Brown Bay is a bay and a former sugar cane and cotton plantation in the Virgin Islands National Park on the island of Saint John, U.S. Virgin Islands. It is on the north shore of eastern end of the island, north of the settlement of Palestina.

The bay is a relatively shallow one, rising to a beach. Ruins of the plantation's buildings are behind the beach and upon a hill overlooking the bay. The beach is accessible only by boat or by a trail between Leinster Bay and Hermitage. According to a tourist guide in 2019, arriving hikers will quite likely find the beach empty of any other people.

== Brown Bay Plantation Historic District ==
The Brown Bay Plantation Historic District, is a 30 acre historic district which was listed on the National Register of Historic Places in 1981. The listing included 19 contributing sites.

Behind the beach of Brown Bay are the masonry remains of a large plantation house, a horsemill, and a sugar factory built between 1780 and 1800. On the hill west of the bay are remains of an earlier Great House.

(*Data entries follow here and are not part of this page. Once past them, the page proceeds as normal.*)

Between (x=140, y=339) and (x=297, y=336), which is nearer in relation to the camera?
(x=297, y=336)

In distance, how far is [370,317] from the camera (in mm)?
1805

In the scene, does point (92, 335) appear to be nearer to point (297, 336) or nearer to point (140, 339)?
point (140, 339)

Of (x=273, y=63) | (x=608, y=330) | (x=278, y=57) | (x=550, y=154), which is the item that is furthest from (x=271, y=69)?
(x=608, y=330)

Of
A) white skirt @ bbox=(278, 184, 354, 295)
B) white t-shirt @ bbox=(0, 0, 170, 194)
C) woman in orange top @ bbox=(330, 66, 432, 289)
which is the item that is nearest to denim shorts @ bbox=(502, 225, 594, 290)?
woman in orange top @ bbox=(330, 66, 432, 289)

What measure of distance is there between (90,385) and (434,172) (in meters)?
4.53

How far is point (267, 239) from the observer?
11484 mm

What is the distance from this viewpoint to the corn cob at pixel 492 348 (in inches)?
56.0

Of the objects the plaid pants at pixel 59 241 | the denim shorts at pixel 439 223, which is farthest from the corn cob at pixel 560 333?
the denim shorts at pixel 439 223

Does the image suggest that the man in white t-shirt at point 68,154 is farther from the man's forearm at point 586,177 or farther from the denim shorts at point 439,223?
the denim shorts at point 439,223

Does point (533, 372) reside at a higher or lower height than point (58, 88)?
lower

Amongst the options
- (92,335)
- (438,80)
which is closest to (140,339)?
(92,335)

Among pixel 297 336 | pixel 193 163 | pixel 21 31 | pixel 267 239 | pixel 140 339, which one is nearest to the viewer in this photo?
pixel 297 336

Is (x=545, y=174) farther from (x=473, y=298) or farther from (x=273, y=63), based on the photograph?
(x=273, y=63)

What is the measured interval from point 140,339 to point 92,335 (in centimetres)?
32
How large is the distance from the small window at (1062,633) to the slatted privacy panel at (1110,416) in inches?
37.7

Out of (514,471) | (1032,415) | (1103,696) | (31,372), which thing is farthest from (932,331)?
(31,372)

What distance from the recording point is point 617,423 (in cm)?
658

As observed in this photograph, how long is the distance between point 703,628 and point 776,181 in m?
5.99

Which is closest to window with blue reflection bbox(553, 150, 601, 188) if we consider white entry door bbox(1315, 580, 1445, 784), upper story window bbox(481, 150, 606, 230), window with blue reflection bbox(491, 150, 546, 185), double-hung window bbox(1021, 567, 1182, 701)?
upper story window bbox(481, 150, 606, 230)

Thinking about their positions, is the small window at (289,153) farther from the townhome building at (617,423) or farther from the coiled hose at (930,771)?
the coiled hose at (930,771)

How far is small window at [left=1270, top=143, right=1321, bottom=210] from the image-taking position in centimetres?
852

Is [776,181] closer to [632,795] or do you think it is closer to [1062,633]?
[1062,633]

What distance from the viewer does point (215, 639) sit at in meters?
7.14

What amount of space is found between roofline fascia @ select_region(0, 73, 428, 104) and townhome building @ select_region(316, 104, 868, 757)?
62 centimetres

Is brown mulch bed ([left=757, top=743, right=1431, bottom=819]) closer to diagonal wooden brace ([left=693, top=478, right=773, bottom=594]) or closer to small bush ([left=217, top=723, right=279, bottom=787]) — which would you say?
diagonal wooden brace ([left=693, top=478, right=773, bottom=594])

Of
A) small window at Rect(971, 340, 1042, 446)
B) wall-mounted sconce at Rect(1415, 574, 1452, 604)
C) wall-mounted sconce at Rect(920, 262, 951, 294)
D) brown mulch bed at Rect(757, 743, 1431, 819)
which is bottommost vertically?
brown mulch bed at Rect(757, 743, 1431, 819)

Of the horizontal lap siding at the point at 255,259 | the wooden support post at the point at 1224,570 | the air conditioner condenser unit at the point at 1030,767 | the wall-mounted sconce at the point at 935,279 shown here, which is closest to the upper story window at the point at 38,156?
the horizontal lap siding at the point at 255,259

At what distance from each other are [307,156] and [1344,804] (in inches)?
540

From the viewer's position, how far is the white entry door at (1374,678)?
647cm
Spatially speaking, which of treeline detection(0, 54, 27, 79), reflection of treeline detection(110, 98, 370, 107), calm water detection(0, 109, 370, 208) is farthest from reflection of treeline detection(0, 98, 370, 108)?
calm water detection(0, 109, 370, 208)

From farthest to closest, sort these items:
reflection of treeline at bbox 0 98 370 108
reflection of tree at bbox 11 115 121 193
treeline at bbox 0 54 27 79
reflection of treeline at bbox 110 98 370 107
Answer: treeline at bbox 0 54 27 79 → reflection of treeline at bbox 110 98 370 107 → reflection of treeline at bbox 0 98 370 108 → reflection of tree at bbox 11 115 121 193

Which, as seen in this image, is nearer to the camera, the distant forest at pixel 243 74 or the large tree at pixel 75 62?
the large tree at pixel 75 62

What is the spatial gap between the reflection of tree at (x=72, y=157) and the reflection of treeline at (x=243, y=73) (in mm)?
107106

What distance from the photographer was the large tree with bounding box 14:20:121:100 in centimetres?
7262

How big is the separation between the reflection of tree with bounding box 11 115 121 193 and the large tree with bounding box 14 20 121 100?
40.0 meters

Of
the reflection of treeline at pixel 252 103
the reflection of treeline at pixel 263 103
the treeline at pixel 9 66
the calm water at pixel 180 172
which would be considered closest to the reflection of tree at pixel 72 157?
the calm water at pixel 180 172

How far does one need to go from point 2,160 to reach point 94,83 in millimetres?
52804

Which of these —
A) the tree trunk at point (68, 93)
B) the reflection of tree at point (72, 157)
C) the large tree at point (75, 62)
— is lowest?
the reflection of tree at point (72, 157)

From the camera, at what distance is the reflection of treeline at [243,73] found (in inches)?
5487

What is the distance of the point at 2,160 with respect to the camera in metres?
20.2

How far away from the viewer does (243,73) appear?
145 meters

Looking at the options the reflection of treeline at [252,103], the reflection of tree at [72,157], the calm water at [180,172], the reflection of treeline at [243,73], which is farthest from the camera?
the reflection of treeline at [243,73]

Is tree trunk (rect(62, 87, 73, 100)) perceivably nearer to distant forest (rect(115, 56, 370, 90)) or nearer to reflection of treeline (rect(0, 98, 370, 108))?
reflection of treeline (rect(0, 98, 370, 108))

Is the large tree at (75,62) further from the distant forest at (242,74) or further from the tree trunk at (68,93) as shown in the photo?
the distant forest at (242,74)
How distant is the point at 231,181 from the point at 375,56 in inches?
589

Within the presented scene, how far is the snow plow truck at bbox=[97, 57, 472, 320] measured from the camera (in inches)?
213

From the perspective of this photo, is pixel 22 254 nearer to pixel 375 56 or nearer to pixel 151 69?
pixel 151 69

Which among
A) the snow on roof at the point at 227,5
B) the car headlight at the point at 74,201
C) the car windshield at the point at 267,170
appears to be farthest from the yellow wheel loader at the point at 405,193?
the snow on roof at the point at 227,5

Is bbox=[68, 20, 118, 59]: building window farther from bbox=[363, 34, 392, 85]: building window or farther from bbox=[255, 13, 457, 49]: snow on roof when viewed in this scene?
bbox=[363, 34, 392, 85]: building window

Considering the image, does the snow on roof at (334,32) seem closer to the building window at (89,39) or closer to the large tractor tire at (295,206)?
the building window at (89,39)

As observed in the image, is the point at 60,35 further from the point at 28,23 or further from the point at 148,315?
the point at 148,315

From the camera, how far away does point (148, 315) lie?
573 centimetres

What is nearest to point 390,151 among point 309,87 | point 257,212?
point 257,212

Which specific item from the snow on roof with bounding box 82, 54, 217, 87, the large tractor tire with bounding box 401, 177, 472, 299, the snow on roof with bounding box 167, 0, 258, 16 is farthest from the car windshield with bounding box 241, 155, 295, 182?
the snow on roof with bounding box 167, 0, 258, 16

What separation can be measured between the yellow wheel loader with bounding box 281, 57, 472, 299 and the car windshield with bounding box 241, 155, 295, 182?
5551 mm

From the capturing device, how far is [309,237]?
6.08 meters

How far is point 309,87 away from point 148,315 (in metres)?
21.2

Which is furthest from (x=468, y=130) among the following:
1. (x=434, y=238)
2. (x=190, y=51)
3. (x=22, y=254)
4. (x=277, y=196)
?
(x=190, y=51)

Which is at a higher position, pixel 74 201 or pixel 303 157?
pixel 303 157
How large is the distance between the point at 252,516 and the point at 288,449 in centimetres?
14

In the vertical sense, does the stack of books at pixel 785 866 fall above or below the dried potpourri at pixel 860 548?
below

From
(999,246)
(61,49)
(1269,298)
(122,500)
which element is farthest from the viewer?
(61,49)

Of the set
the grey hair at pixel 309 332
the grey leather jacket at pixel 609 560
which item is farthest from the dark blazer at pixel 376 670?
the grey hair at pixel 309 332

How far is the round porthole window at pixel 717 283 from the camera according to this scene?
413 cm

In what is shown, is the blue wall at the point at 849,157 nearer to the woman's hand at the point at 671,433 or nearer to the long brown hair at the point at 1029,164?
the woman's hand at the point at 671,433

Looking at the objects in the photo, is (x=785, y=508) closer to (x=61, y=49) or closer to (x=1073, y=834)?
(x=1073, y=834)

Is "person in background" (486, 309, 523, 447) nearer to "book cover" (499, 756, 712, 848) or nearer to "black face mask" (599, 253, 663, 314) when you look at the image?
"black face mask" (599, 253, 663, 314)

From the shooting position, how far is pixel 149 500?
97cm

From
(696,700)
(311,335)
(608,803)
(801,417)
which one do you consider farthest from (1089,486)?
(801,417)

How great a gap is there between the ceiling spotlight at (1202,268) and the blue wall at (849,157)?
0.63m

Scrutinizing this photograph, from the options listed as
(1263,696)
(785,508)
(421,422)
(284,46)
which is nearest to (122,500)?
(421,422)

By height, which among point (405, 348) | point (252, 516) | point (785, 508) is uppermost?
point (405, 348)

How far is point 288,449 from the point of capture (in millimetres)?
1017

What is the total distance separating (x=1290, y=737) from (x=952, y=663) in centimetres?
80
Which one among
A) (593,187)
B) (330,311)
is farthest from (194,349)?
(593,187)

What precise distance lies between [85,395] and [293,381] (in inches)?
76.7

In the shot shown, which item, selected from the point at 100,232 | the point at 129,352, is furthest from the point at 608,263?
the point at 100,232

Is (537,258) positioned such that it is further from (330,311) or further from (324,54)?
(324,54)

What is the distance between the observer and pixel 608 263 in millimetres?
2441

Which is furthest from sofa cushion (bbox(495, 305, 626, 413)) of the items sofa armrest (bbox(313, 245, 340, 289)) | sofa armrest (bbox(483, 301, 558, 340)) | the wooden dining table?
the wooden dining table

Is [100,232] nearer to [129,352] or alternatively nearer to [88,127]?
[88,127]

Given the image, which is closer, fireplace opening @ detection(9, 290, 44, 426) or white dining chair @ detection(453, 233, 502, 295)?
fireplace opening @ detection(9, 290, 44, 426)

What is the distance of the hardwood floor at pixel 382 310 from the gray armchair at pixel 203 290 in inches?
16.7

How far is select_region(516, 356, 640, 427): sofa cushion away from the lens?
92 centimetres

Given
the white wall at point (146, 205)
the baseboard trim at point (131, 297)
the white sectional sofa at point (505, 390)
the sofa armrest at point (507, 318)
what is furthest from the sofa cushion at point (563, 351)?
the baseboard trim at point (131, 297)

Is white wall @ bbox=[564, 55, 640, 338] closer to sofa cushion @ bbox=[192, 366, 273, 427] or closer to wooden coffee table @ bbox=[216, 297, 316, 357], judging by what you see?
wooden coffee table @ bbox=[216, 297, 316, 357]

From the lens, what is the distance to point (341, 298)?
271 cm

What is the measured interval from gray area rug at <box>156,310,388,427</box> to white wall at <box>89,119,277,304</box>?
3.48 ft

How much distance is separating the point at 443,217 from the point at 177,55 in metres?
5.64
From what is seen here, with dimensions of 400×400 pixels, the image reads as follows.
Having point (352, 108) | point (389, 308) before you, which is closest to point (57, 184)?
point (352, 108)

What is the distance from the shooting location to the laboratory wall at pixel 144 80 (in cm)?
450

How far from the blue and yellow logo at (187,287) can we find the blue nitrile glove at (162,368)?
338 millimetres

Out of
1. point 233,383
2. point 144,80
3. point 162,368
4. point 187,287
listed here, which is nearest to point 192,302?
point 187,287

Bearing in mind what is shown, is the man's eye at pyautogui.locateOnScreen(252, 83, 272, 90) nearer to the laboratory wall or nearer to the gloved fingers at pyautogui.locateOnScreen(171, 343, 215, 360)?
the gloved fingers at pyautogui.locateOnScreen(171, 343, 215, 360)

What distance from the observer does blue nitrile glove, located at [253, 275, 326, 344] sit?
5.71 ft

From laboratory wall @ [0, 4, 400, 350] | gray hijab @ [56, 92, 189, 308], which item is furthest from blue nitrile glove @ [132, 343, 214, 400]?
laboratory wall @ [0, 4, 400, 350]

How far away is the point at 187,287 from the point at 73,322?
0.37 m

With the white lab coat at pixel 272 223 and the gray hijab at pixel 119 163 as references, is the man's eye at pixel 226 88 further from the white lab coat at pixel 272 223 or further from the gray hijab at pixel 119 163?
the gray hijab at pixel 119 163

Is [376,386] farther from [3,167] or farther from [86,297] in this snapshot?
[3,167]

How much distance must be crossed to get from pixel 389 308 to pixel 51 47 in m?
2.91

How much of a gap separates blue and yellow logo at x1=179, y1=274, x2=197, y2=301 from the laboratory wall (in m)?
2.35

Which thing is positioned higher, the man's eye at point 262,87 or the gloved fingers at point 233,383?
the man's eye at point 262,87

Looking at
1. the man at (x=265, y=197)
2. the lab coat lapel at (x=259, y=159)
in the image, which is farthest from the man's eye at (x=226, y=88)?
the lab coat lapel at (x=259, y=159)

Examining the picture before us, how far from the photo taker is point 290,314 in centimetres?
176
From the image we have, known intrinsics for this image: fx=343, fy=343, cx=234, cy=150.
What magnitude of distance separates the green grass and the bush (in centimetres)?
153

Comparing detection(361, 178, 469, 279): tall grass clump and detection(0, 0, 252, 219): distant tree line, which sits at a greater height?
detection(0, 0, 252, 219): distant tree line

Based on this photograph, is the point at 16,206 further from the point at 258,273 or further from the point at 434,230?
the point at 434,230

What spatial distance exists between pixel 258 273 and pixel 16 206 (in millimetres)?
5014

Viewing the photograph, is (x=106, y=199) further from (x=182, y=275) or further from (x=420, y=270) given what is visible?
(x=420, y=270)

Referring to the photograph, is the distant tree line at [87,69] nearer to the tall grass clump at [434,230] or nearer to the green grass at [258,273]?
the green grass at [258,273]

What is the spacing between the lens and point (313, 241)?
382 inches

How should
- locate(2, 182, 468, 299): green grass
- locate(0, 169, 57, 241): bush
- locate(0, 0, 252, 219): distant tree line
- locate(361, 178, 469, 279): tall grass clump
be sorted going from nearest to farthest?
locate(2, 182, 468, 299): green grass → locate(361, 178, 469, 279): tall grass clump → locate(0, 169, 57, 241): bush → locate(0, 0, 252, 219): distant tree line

The district also includes masonry foundations of two wood frame buildings, four masonry structures, two cabins, three wells with drinking troughs, and two cemeteries.

The plantation began agriculture with sugar production in the late 1700s, after many other sugar cane plantations in the Virgin Islands and plantations elsewhere in the Caribbean had already started, and this was on marginal ground, and was not successful. It shifted to production of cotton and cattle.

It was listed as part of the Virgin Islands National Park MRA.